Of all the artists Akinfeleye has worked with, he says his bond with Wizkid is the tightest. He has documented the Nigerian musician at festivals and arena tours, traveling throughout the US and Europe.

Wizkid brought Akinfeleye to London to shoot his breakout series at the O2 Arena in 2021, when an all-star line-up took to the stage in support of the headliner. “I will never forget it,” Akinfeleye said, “I remember each moment like it was yesterday.”

The body of work from those nights is one with great contrast. The sea of mobile phone spotlights that greet Wizkid like bioluminescent creatures is a world away from the intimate shots off-stage of Wiz and his tight inner circle. The photographer has the rapport and the eye to capture both sides of the man, who will largely be the focus of Akinfeleye’s upcoming photobook “Eagle Eye” (release date to be announced).

“Wiz is a very private person, you know,” he said, “(there’s) not a lot of people around him.” What they have goes beyond photographer and subject, he added. “It is definitely a relationship in itself.
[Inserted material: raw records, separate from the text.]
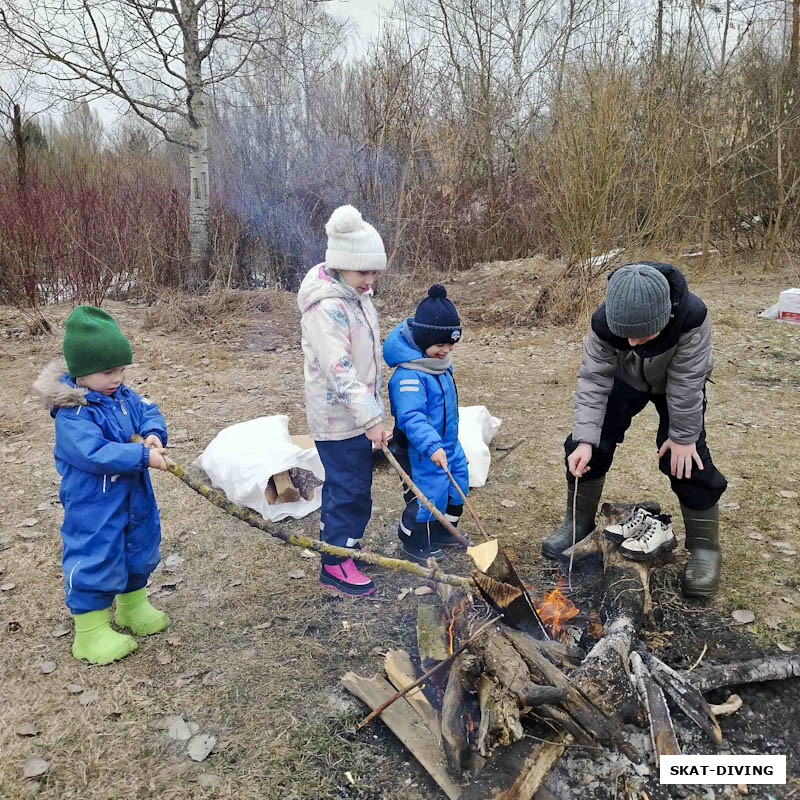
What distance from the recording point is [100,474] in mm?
2627

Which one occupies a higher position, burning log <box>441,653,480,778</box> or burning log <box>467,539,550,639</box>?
burning log <box>467,539,550,639</box>

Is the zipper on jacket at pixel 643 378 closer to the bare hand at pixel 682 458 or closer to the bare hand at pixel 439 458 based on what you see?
the bare hand at pixel 682 458

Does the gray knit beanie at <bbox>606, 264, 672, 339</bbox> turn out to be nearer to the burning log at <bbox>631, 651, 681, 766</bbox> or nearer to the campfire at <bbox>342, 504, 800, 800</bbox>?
the campfire at <bbox>342, 504, 800, 800</bbox>

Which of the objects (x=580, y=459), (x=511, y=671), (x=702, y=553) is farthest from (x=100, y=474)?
(x=702, y=553)

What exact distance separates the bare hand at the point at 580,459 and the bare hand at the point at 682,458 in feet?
1.15

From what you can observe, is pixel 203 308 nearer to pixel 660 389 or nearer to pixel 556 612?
pixel 660 389

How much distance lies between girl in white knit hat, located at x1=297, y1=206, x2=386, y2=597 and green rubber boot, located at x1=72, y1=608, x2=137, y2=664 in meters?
1.00

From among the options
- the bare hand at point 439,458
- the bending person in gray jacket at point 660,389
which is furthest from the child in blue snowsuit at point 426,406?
the bending person in gray jacket at point 660,389

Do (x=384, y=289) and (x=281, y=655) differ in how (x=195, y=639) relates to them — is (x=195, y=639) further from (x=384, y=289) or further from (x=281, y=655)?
(x=384, y=289)

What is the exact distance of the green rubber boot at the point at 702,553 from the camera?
311 centimetres

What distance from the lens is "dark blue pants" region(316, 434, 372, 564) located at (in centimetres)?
317

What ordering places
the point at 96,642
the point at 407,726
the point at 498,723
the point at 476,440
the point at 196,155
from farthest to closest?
the point at 196,155 → the point at 476,440 → the point at 96,642 → the point at 407,726 → the point at 498,723

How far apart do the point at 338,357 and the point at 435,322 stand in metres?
0.56

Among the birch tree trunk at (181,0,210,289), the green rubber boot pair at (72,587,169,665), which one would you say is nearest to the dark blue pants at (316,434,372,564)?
the green rubber boot pair at (72,587,169,665)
And that bond translates into my work because it makes it easier. He’ll feel comfortable when I bring out a camera. He won’t feel under pressure, he’ll feel like it’s a regular thing.”

Getting to that point takes time, Akinfeleye said. One thing he’s had in his favor is his shared heritage with many of the artists he’s documented. “It has been amazing just sharing personal spaces with these artists, getting to know them, sharing laughs, just talking more about the culture, talking more about our visions, our country,” he said.

“Nigerian music – African music – is there to make people feel good no matter what,” he added. “That energy is so normal to us: having joy from nothing. That’s a joy I want the world to see … I want my imagery to convey that feeling.”

That same infectious good time is why he believes the genre is music for our times. “The world needs love. The world needs to feel good,” Akinfeleye argues, and that need isn’t disappearing any time soon.

“Seeing where Afrobeats has come to now, it’s been an amazing journey,” he reflected, and “it’s only going to get bigger.”

“Afrobeats to the world is all I can say.”